This is part of my ongoing effort to collect notes, postings and longer writings from Facebook and other social media sites into my WordPress blog site.
The Wayfaring Stranger Comes Home
Paula E. Popper, Chaplain and Hazzan (originally posted in 2018)
Once, quite a few years ago, I learned to sing the song, “The Wayfarin’ Stranger”, in my chorus at a performing arts school in Cincinnati, OH. This song so completely resonated with me, even at the age of nine, that I have continued to sing it in its many versions ever since. It is one of the private labels I have given to myself over the years. I found myself on a twisting road with many high and low areas. Perpetually wandering, perpetually a stranger, looking forward to “goin’ over home.”
I have had many labels given to me and have received them with frustration, recognition and amusement. The wayfaring stranger is one I gave to myself as I traveled through spiritual terrain and moved around the country. I grew up in a predominantly evangelical Christian home, with a father in the Navy, and afterwards moving around my parents’ hometown of Cincinnati as he found work and we found new places to live. Surrounded by extended family, part of a large church family, I felt like a stranger. My soul was not home.

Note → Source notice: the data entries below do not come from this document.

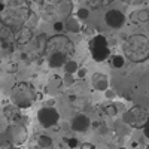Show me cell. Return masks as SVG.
<instances>
[{
	"mask_svg": "<svg viewBox=\"0 0 149 149\" xmlns=\"http://www.w3.org/2000/svg\"><path fill=\"white\" fill-rule=\"evenodd\" d=\"M133 21L134 22H146L149 19V12L148 10H139V12H134L133 14Z\"/></svg>",
	"mask_w": 149,
	"mask_h": 149,
	"instance_id": "18",
	"label": "cell"
},
{
	"mask_svg": "<svg viewBox=\"0 0 149 149\" xmlns=\"http://www.w3.org/2000/svg\"><path fill=\"white\" fill-rule=\"evenodd\" d=\"M10 98L14 106H17L18 109H27L36 100V90L29 82H18L10 91Z\"/></svg>",
	"mask_w": 149,
	"mask_h": 149,
	"instance_id": "3",
	"label": "cell"
},
{
	"mask_svg": "<svg viewBox=\"0 0 149 149\" xmlns=\"http://www.w3.org/2000/svg\"><path fill=\"white\" fill-rule=\"evenodd\" d=\"M124 64H125V57H122V55H113V57H110V66L112 67L121 69V67H124Z\"/></svg>",
	"mask_w": 149,
	"mask_h": 149,
	"instance_id": "19",
	"label": "cell"
},
{
	"mask_svg": "<svg viewBox=\"0 0 149 149\" xmlns=\"http://www.w3.org/2000/svg\"><path fill=\"white\" fill-rule=\"evenodd\" d=\"M146 149H149V146H148V148H146Z\"/></svg>",
	"mask_w": 149,
	"mask_h": 149,
	"instance_id": "38",
	"label": "cell"
},
{
	"mask_svg": "<svg viewBox=\"0 0 149 149\" xmlns=\"http://www.w3.org/2000/svg\"><path fill=\"white\" fill-rule=\"evenodd\" d=\"M0 40H2V43L5 46L12 43V42H15V30L8 27L3 22H0Z\"/></svg>",
	"mask_w": 149,
	"mask_h": 149,
	"instance_id": "12",
	"label": "cell"
},
{
	"mask_svg": "<svg viewBox=\"0 0 149 149\" xmlns=\"http://www.w3.org/2000/svg\"><path fill=\"white\" fill-rule=\"evenodd\" d=\"M58 2H63V0H58Z\"/></svg>",
	"mask_w": 149,
	"mask_h": 149,
	"instance_id": "37",
	"label": "cell"
},
{
	"mask_svg": "<svg viewBox=\"0 0 149 149\" xmlns=\"http://www.w3.org/2000/svg\"><path fill=\"white\" fill-rule=\"evenodd\" d=\"M72 9H73V3L70 2V0H63V2L58 3V8H57V12L61 15V17H70L72 14Z\"/></svg>",
	"mask_w": 149,
	"mask_h": 149,
	"instance_id": "15",
	"label": "cell"
},
{
	"mask_svg": "<svg viewBox=\"0 0 149 149\" xmlns=\"http://www.w3.org/2000/svg\"><path fill=\"white\" fill-rule=\"evenodd\" d=\"M60 119V113L54 107H42L37 112V121L43 128H51Z\"/></svg>",
	"mask_w": 149,
	"mask_h": 149,
	"instance_id": "7",
	"label": "cell"
},
{
	"mask_svg": "<svg viewBox=\"0 0 149 149\" xmlns=\"http://www.w3.org/2000/svg\"><path fill=\"white\" fill-rule=\"evenodd\" d=\"M3 46V43H2V40H0V48H2Z\"/></svg>",
	"mask_w": 149,
	"mask_h": 149,
	"instance_id": "34",
	"label": "cell"
},
{
	"mask_svg": "<svg viewBox=\"0 0 149 149\" xmlns=\"http://www.w3.org/2000/svg\"><path fill=\"white\" fill-rule=\"evenodd\" d=\"M106 97H107V98H113V97H115V93H112V91H107V90H106Z\"/></svg>",
	"mask_w": 149,
	"mask_h": 149,
	"instance_id": "31",
	"label": "cell"
},
{
	"mask_svg": "<svg viewBox=\"0 0 149 149\" xmlns=\"http://www.w3.org/2000/svg\"><path fill=\"white\" fill-rule=\"evenodd\" d=\"M64 67V70H66V73H70V74H73V73H76L78 72V63L76 61H66V64L63 66Z\"/></svg>",
	"mask_w": 149,
	"mask_h": 149,
	"instance_id": "23",
	"label": "cell"
},
{
	"mask_svg": "<svg viewBox=\"0 0 149 149\" xmlns=\"http://www.w3.org/2000/svg\"><path fill=\"white\" fill-rule=\"evenodd\" d=\"M63 24H64V29L70 33H78L81 29V24H79L78 18H73V17H67Z\"/></svg>",
	"mask_w": 149,
	"mask_h": 149,
	"instance_id": "16",
	"label": "cell"
},
{
	"mask_svg": "<svg viewBox=\"0 0 149 149\" xmlns=\"http://www.w3.org/2000/svg\"><path fill=\"white\" fill-rule=\"evenodd\" d=\"M119 149H125V148H119Z\"/></svg>",
	"mask_w": 149,
	"mask_h": 149,
	"instance_id": "35",
	"label": "cell"
},
{
	"mask_svg": "<svg viewBox=\"0 0 149 149\" xmlns=\"http://www.w3.org/2000/svg\"><path fill=\"white\" fill-rule=\"evenodd\" d=\"M104 112L109 115V116H115L116 115V106L115 104H109V106H106V109H104Z\"/></svg>",
	"mask_w": 149,
	"mask_h": 149,
	"instance_id": "25",
	"label": "cell"
},
{
	"mask_svg": "<svg viewBox=\"0 0 149 149\" xmlns=\"http://www.w3.org/2000/svg\"><path fill=\"white\" fill-rule=\"evenodd\" d=\"M85 74H86V70L85 69H78V76L79 78H85Z\"/></svg>",
	"mask_w": 149,
	"mask_h": 149,
	"instance_id": "29",
	"label": "cell"
},
{
	"mask_svg": "<svg viewBox=\"0 0 149 149\" xmlns=\"http://www.w3.org/2000/svg\"><path fill=\"white\" fill-rule=\"evenodd\" d=\"M54 52H63L66 55H72L74 52V45L66 34L57 33L51 37H48L46 45H45V54L46 55H51Z\"/></svg>",
	"mask_w": 149,
	"mask_h": 149,
	"instance_id": "4",
	"label": "cell"
},
{
	"mask_svg": "<svg viewBox=\"0 0 149 149\" xmlns=\"http://www.w3.org/2000/svg\"><path fill=\"white\" fill-rule=\"evenodd\" d=\"M115 0H90V3L93 8H106V6H110Z\"/></svg>",
	"mask_w": 149,
	"mask_h": 149,
	"instance_id": "22",
	"label": "cell"
},
{
	"mask_svg": "<svg viewBox=\"0 0 149 149\" xmlns=\"http://www.w3.org/2000/svg\"><path fill=\"white\" fill-rule=\"evenodd\" d=\"M149 119V112L145 106H133L128 109L122 116V121L125 125H130L131 128H143L146 121Z\"/></svg>",
	"mask_w": 149,
	"mask_h": 149,
	"instance_id": "5",
	"label": "cell"
},
{
	"mask_svg": "<svg viewBox=\"0 0 149 149\" xmlns=\"http://www.w3.org/2000/svg\"><path fill=\"white\" fill-rule=\"evenodd\" d=\"M143 133H145V137H148L149 139V119L146 121V124H145V125H143Z\"/></svg>",
	"mask_w": 149,
	"mask_h": 149,
	"instance_id": "27",
	"label": "cell"
},
{
	"mask_svg": "<svg viewBox=\"0 0 149 149\" xmlns=\"http://www.w3.org/2000/svg\"><path fill=\"white\" fill-rule=\"evenodd\" d=\"M31 14L27 0H2L0 2V22L15 31L26 26Z\"/></svg>",
	"mask_w": 149,
	"mask_h": 149,
	"instance_id": "1",
	"label": "cell"
},
{
	"mask_svg": "<svg viewBox=\"0 0 149 149\" xmlns=\"http://www.w3.org/2000/svg\"><path fill=\"white\" fill-rule=\"evenodd\" d=\"M104 21L110 29H121L125 22V15L118 9H109L104 15Z\"/></svg>",
	"mask_w": 149,
	"mask_h": 149,
	"instance_id": "8",
	"label": "cell"
},
{
	"mask_svg": "<svg viewBox=\"0 0 149 149\" xmlns=\"http://www.w3.org/2000/svg\"><path fill=\"white\" fill-rule=\"evenodd\" d=\"M8 133L12 139V143L14 145H22L27 140V128L21 125V124H14L8 128Z\"/></svg>",
	"mask_w": 149,
	"mask_h": 149,
	"instance_id": "9",
	"label": "cell"
},
{
	"mask_svg": "<svg viewBox=\"0 0 149 149\" xmlns=\"http://www.w3.org/2000/svg\"><path fill=\"white\" fill-rule=\"evenodd\" d=\"M31 39H33V31H31V29L27 27V26H22L21 29H18V30L15 31V42L19 43V45H26V43H29Z\"/></svg>",
	"mask_w": 149,
	"mask_h": 149,
	"instance_id": "11",
	"label": "cell"
},
{
	"mask_svg": "<svg viewBox=\"0 0 149 149\" xmlns=\"http://www.w3.org/2000/svg\"><path fill=\"white\" fill-rule=\"evenodd\" d=\"M88 17H90V10H88V9L81 8V9L78 10V18H79V19H86Z\"/></svg>",
	"mask_w": 149,
	"mask_h": 149,
	"instance_id": "24",
	"label": "cell"
},
{
	"mask_svg": "<svg viewBox=\"0 0 149 149\" xmlns=\"http://www.w3.org/2000/svg\"><path fill=\"white\" fill-rule=\"evenodd\" d=\"M66 143H67V146H69L70 149L78 148V145H79V142H78V139H76V137H70V139H67V140H66Z\"/></svg>",
	"mask_w": 149,
	"mask_h": 149,
	"instance_id": "26",
	"label": "cell"
},
{
	"mask_svg": "<svg viewBox=\"0 0 149 149\" xmlns=\"http://www.w3.org/2000/svg\"><path fill=\"white\" fill-rule=\"evenodd\" d=\"M14 149H19V148H14Z\"/></svg>",
	"mask_w": 149,
	"mask_h": 149,
	"instance_id": "36",
	"label": "cell"
},
{
	"mask_svg": "<svg viewBox=\"0 0 149 149\" xmlns=\"http://www.w3.org/2000/svg\"><path fill=\"white\" fill-rule=\"evenodd\" d=\"M122 52L133 63H143L149 58V37L145 34H131L122 43Z\"/></svg>",
	"mask_w": 149,
	"mask_h": 149,
	"instance_id": "2",
	"label": "cell"
},
{
	"mask_svg": "<svg viewBox=\"0 0 149 149\" xmlns=\"http://www.w3.org/2000/svg\"><path fill=\"white\" fill-rule=\"evenodd\" d=\"M128 3H143V0H128Z\"/></svg>",
	"mask_w": 149,
	"mask_h": 149,
	"instance_id": "32",
	"label": "cell"
},
{
	"mask_svg": "<svg viewBox=\"0 0 149 149\" xmlns=\"http://www.w3.org/2000/svg\"><path fill=\"white\" fill-rule=\"evenodd\" d=\"M5 115H6L10 121H17V119L19 118V110H18L17 106H14V107H6V109H5Z\"/></svg>",
	"mask_w": 149,
	"mask_h": 149,
	"instance_id": "21",
	"label": "cell"
},
{
	"mask_svg": "<svg viewBox=\"0 0 149 149\" xmlns=\"http://www.w3.org/2000/svg\"><path fill=\"white\" fill-rule=\"evenodd\" d=\"M90 49H91V55L93 58L100 63V61L106 60L109 57V46H107V40L103 34H97L93 37V40L90 42Z\"/></svg>",
	"mask_w": 149,
	"mask_h": 149,
	"instance_id": "6",
	"label": "cell"
},
{
	"mask_svg": "<svg viewBox=\"0 0 149 149\" xmlns=\"http://www.w3.org/2000/svg\"><path fill=\"white\" fill-rule=\"evenodd\" d=\"M81 149H95V148H94V145H91V143H84V145L81 146Z\"/></svg>",
	"mask_w": 149,
	"mask_h": 149,
	"instance_id": "30",
	"label": "cell"
},
{
	"mask_svg": "<svg viewBox=\"0 0 149 149\" xmlns=\"http://www.w3.org/2000/svg\"><path fill=\"white\" fill-rule=\"evenodd\" d=\"M37 145H39L40 149H49V148H52L54 142H52V139L49 137V136L42 134V136H39V139H37Z\"/></svg>",
	"mask_w": 149,
	"mask_h": 149,
	"instance_id": "17",
	"label": "cell"
},
{
	"mask_svg": "<svg viewBox=\"0 0 149 149\" xmlns=\"http://www.w3.org/2000/svg\"><path fill=\"white\" fill-rule=\"evenodd\" d=\"M12 145H14V143H12V139H10L8 130L3 131V133H0V146H2V148H10Z\"/></svg>",
	"mask_w": 149,
	"mask_h": 149,
	"instance_id": "20",
	"label": "cell"
},
{
	"mask_svg": "<svg viewBox=\"0 0 149 149\" xmlns=\"http://www.w3.org/2000/svg\"><path fill=\"white\" fill-rule=\"evenodd\" d=\"M91 125V121L86 115H76L72 121V130L73 131H78V133H84L90 128Z\"/></svg>",
	"mask_w": 149,
	"mask_h": 149,
	"instance_id": "10",
	"label": "cell"
},
{
	"mask_svg": "<svg viewBox=\"0 0 149 149\" xmlns=\"http://www.w3.org/2000/svg\"><path fill=\"white\" fill-rule=\"evenodd\" d=\"M54 29H55V31H58V33H60L61 30H63V29H64V24L58 21V22H55V24H54Z\"/></svg>",
	"mask_w": 149,
	"mask_h": 149,
	"instance_id": "28",
	"label": "cell"
},
{
	"mask_svg": "<svg viewBox=\"0 0 149 149\" xmlns=\"http://www.w3.org/2000/svg\"><path fill=\"white\" fill-rule=\"evenodd\" d=\"M67 58H69V55H66L63 52H54L51 55H48V64H49V67H52V69L63 67L66 64Z\"/></svg>",
	"mask_w": 149,
	"mask_h": 149,
	"instance_id": "13",
	"label": "cell"
},
{
	"mask_svg": "<svg viewBox=\"0 0 149 149\" xmlns=\"http://www.w3.org/2000/svg\"><path fill=\"white\" fill-rule=\"evenodd\" d=\"M34 2H37V3H43V0H34Z\"/></svg>",
	"mask_w": 149,
	"mask_h": 149,
	"instance_id": "33",
	"label": "cell"
},
{
	"mask_svg": "<svg viewBox=\"0 0 149 149\" xmlns=\"http://www.w3.org/2000/svg\"><path fill=\"white\" fill-rule=\"evenodd\" d=\"M91 82H93V86H94L97 91H106V90L109 88L107 76H106V74H103V73H98V72L94 73Z\"/></svg>",
	"mask_w": 149,
	"mask_h": 149,
	"instance_id": "14",
	"label": "cell"
}]
</instances>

I dove deeply into the Christian scriptures and tried to understand, to fit in, to be home.
In a job working in a library, I wandered through the religion and philosophy sections, reading endlessly, trying to understand the music in my soul, looking for a spiritual home.
One day I read a book about Jewish traditions. There was resonance and harmony here. I remembered a series of books I read in elementary school featuring a Jewish family of all girls. I remembered the warmth that I felt reading that series, wishing that was my home. I continued to study Judaism and found that my home was there, within a vast ancient tradition that had room for so many expressions. I was home.
I soon discovered that I had not found a home community even though I found my spiritual home within Judaism. There was often something missing , either I was too observant, too liberal, too mystical, too practical, too iconoclastic. I asked too many questions and accidentally shook up the status quo. I didn’t get invited to Shabbat dinner or holidays much, so I began to host them with my husband. We looked for those who were strangers, on the outside, on the edges, in the between spaces. We tried different congregations and minyanim. While some parts were wonderful and delightful, it wasn’t yet home.
I met Elana and discovered we had many things in common at our core. We recognized the resonance of home in each other. We both knew, separately, our friend Bean. He was also looking for a home, a community, and we found we three were looking for the same things. We have chosen to share our vision of community, naming it Yeshiva Shalem. A place to learn and to pray, to share meals and socialize, to do good in our world, to be our whole selves, to be at peace. Home.